Rick had unparalleled success across the spectrum of model car racing at the highest levels. Rick was an engineer by education and was renowned for his meticulous craftsmanship in everything he did. He ran the storied Three-D's Bike & Hobby in Gross Pointe, MI, taking his generational family business into the stratosphere of big-time slot car racing, hosting some of the largest and well-attended HO races of the late 1970s into the 1990s. He hosted many regular-season HOPRA races on the Michigan circuit, but his "Winter Nationals" became second only to the HOPRA Nationals in stature and prestige, annually attracting an international crowd.
Rick cut his teeth in 1/32 slot car racing in and around the Detroit metropolitan area. He quickly was dominating the local scene and moved into 1/24  racing. During the NCC National Championship six-race series, he participated in several events, placing on the podium in third place at the Louisiana Grand Prix at Model Car Raceways in Metairie, LA. Only Mike Steube and Lee Gilbert finished ahead of him, and he placed above Joel Montague, Tom Hansen, John Anderson, and many others.
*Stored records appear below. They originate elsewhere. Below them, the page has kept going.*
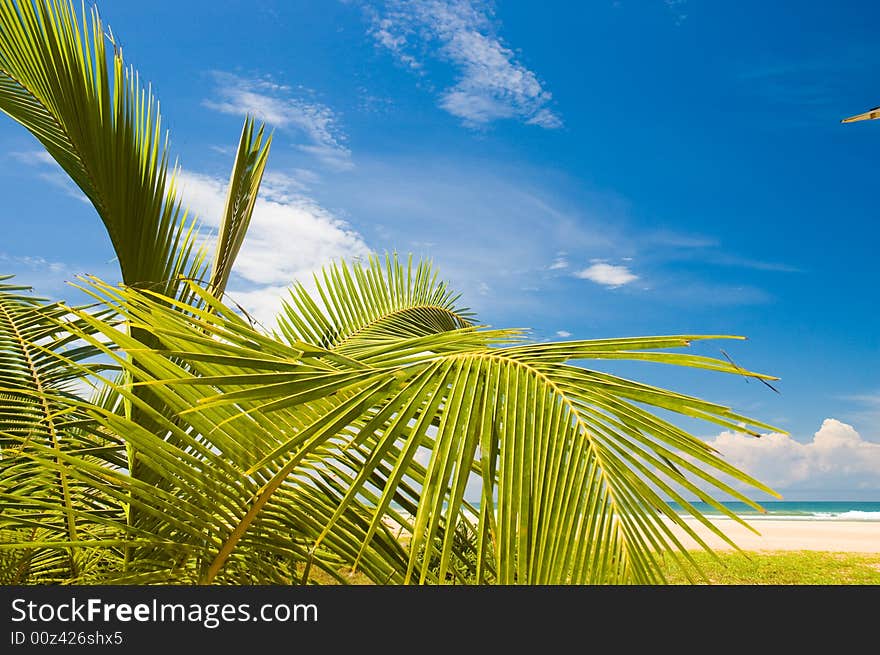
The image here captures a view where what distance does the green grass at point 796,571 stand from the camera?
819cm

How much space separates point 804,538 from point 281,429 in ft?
68.5

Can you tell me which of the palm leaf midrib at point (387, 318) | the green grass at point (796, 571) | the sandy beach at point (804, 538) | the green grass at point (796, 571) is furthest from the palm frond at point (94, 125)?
the sandy beach at point (804, 538)

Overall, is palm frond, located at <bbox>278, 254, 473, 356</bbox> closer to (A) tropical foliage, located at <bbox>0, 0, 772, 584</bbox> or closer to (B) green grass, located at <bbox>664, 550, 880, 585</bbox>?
(A) tropical foliage, located at <bbox>0, 0, 772, 584</bbox>

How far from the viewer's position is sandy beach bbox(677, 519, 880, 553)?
15.6m

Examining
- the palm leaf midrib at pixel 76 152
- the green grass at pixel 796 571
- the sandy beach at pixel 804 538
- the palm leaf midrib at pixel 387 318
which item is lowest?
the sandy beach at pixel 804 538

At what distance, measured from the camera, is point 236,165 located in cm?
212

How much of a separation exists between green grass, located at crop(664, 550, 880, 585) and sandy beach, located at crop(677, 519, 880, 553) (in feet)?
12.0

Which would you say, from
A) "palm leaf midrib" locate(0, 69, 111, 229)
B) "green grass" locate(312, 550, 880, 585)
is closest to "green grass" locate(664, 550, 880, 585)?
"green grass" locate(312, 550, 880, 585)

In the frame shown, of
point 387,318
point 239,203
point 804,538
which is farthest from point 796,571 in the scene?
point 804,538

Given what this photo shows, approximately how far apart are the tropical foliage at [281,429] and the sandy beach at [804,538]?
15.4 m

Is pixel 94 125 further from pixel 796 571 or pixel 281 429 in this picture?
pixel 796 571

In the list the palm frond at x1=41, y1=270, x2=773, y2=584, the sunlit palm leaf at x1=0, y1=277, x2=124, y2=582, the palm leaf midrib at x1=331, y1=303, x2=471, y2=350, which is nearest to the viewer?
the palm frond at x1=41, y1=270, x2=773, y2=584

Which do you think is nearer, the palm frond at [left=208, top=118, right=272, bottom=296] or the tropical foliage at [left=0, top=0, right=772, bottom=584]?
the tropical foliage at [left=0, top=0, right=772, bottom=584]

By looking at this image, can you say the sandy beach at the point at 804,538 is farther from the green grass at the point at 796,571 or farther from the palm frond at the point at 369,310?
the palm frond at the point at 369,310
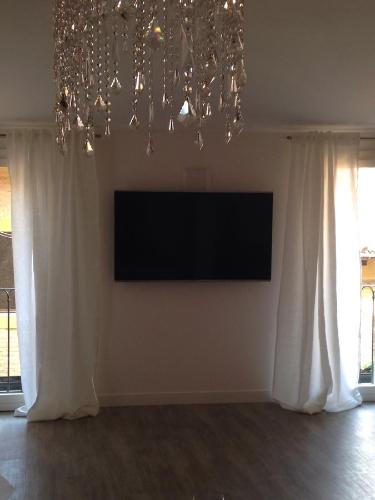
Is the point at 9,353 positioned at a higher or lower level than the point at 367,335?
lower

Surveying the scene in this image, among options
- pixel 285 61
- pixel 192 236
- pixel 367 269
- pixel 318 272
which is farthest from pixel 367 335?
pixel 285 61

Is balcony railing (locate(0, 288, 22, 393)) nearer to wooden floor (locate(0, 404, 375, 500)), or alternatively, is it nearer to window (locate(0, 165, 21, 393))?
window (locate(0, 165, 21, 393))

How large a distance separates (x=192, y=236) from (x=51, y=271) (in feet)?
4.09

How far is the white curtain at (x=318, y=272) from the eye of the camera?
527 cm

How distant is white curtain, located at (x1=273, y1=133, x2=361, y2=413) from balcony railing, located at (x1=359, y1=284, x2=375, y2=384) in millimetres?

When the first 1/24 Nationals took place in 1971 at Parma, there was effectively a warm-up race conducted only a few months prior.  Rick beat all comers that day, including such iconic names as Jan Limpach (Nationals Champion in 1972, 1974, and 1978) and eventual inaugural champion Dan Bloodworth. Rick also won one of the most well-attended 1/24 races ever, with over 167 entries.
Rick discovered R/C racing that summer of 1971 and immediately switched from slot cars to 1/8 gas R/C racing. By 1980 he was the ROAR National Champion.  
Besides hosting so many wonderful races in his shop, Rick was likely the pre-eminent HO track designer of his day. At the 1984 HOPRA Nationals, Rick finished again on the podium in third place.
Rick Davis was a pioneer, innovator, and master-craftsman. He was known throughout the racing community as always willing to help. Those who took his keen advice were always faster as a result.
In the tide of seasons in model car racing, one would struggle to come up with a name, across the span of scales and classes, to match the success of Rick Davis. A record that took Rick to the pinnacles of 1/32, 1/24, and HO scales of slot cars and a national championship in 1/8 gas R/C racing.
Rick was a true friend to many inside and outside of his model racing activities. When we last visited at his home in person only several months ago, I told him he was truly on the Mount Rushmore of scale racing. As always, he laughed as only he could.
Rest in peace, my friend. Our prayers are with you and your family.